What are the rules for Right to Surviving Spouse?

A

Surviving Spouse gets the following things

  1. Spouse support
    - Social security
    - Pension plan (can waive but subject to strict scrutiny)
    - Homestead exemption (certain acrage or real property exempt from creditor claims)
  2. Personal property and Elective Shares - Under New York law, a surviving spouse is entitled by operation of law to take the greater of $50,000 or 1/3 of the decedent’s net estate, along with certain exempt personal property such as

(i) family photos,computer DVD/CD not exceeding 2,500
(ii) a motor vehicle not exceeding $25,000 in value
(iii) farm equipment, domestic animals with 60 day of food not exceeding 20,000
(iv) household furnishings and appliance and jewelry (unless disposed of in the will) not exceeding 20,000
(v) money or cash equivalent no exceed $25,000 but when assets are insufficient to satisfy reasonable funeral expense the personal rep msut first apply such money to defray any deficiency in such expenses

This are exempt items not included in Net estate (which will be times by 1/3)

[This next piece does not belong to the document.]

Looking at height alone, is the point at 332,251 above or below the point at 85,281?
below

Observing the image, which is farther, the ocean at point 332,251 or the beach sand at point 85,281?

The net estate is after debt, administration expense, and funeral expense (but not taxes) .This is irrespective of what is left to the spouse under the will - so can take what is left in will or elective share

Gross estate includes any property that decedent had reasonable control over in life and transfer made by decedent with one yr of life without spouse consent except

  • life insurance
  • irrevocable transfers including trust PRIOR to the marriage of decedent and surving spouse
    (not included in gross estate)

The elective share is satisfied first from property received by the surviving spouse under the will, and if that amount is less than the 1/3 or $50,000 required under the law, then the remainder comes from PRO RAT contributions derived from ALL other beneficiaries under the will and recipients of testamentary substitutes.